May 10 (Reuters) - ING Groep (INGA.AS), the largest Dutch bank, reported better than expected first-quarter profit on Thursday, helped by rising interest rates and modest risk costs.
It also announced the launch of a new share buyback programme of up to 1.5 billion euros ($1.65 billion).
Lenders' margins are benefiting from rising interest rates after major central banks ramped up interest rates at the fastest pace in at least two decades in 2022 to tackle inflation.
"During this quarter, marked by turbulent market conditions, clients continued to put their trust in us. This was evidenced by our stable and diversified deposit base, which grew by 1.3 billion euros in the quarter," CEO Steven van Rijswijk said in a statement.

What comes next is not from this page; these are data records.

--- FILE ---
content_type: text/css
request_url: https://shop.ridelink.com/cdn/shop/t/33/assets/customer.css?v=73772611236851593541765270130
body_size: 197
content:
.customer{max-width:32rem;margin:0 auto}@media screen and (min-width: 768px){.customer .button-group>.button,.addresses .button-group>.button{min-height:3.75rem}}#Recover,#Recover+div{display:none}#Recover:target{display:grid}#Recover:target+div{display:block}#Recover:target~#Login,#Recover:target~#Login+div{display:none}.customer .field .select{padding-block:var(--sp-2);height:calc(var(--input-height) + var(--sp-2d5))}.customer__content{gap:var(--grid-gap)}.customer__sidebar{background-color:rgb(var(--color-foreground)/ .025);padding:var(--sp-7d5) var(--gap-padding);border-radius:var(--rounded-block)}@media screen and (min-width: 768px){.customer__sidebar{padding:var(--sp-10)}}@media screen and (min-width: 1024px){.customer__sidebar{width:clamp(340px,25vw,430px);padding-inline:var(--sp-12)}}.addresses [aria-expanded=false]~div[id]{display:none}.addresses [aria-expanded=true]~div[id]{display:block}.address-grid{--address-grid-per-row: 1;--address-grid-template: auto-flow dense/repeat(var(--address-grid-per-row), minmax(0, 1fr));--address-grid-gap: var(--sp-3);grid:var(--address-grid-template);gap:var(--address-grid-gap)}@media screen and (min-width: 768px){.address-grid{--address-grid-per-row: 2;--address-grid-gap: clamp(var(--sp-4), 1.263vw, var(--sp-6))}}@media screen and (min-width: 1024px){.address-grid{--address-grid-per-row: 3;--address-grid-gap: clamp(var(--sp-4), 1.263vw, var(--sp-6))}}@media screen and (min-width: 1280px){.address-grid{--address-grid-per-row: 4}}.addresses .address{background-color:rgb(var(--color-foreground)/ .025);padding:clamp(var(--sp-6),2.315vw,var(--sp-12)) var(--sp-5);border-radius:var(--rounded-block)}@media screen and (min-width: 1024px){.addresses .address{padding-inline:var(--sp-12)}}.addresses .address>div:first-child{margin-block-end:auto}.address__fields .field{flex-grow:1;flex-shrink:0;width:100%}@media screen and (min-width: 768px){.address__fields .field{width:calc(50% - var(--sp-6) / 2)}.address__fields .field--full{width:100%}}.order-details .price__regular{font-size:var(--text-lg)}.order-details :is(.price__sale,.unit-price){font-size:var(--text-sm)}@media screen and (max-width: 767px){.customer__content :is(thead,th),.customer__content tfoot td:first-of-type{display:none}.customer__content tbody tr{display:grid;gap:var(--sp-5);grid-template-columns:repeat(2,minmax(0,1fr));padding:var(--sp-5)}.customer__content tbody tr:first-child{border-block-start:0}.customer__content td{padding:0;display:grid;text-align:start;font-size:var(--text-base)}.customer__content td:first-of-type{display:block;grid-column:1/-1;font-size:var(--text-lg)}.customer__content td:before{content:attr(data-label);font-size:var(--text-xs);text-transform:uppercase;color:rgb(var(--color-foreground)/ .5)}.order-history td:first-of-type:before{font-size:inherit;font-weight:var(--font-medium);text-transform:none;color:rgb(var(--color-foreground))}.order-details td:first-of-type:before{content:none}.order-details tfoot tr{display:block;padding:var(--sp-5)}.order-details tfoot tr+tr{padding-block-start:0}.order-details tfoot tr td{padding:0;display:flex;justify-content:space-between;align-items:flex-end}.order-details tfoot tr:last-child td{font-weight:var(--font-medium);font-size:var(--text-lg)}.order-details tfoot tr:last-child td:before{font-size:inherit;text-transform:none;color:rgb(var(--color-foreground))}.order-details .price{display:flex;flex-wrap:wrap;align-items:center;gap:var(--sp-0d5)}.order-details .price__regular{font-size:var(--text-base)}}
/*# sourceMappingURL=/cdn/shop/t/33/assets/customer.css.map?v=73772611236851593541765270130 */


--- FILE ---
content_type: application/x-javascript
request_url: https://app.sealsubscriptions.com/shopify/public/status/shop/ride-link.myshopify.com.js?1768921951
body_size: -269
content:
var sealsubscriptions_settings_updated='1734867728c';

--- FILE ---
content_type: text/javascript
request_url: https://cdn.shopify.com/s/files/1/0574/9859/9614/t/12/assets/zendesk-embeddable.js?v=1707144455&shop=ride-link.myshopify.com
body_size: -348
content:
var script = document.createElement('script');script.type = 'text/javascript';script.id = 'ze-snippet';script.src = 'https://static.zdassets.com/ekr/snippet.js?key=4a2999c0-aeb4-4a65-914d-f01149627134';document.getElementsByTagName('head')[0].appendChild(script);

The company's CET1 ratio, a measure of solvency for European banks, rose 0.3 percentage points from the previous quarter to 14.8%, above the current requirement of 10.73%.
The bank's net additions to loan loss provisions - money set aside for failing loans - totalled 152 million euros in the quarter, which the group said was "well below the through-the-cycle average".
ING also registered a 118 million euro net release of provisions for its Russia-related portfolio due to a further reduction of its exposure.
"We do not see a future for ourselves in Russia," van Rijswijk said in a call with journalists.
The group, which serves around 37 million customers, corporate clients and financial institutions in more than 40 countries, said its net profit jumped to 1.59 billion euros in the first quarter, beating the 1.11 billion euros expected by analysts polled by the company.
ING had recorded a profit of 429 million euros in the same period last year, impacted by 834 million euros in risk costs linked to Russia-related exposure.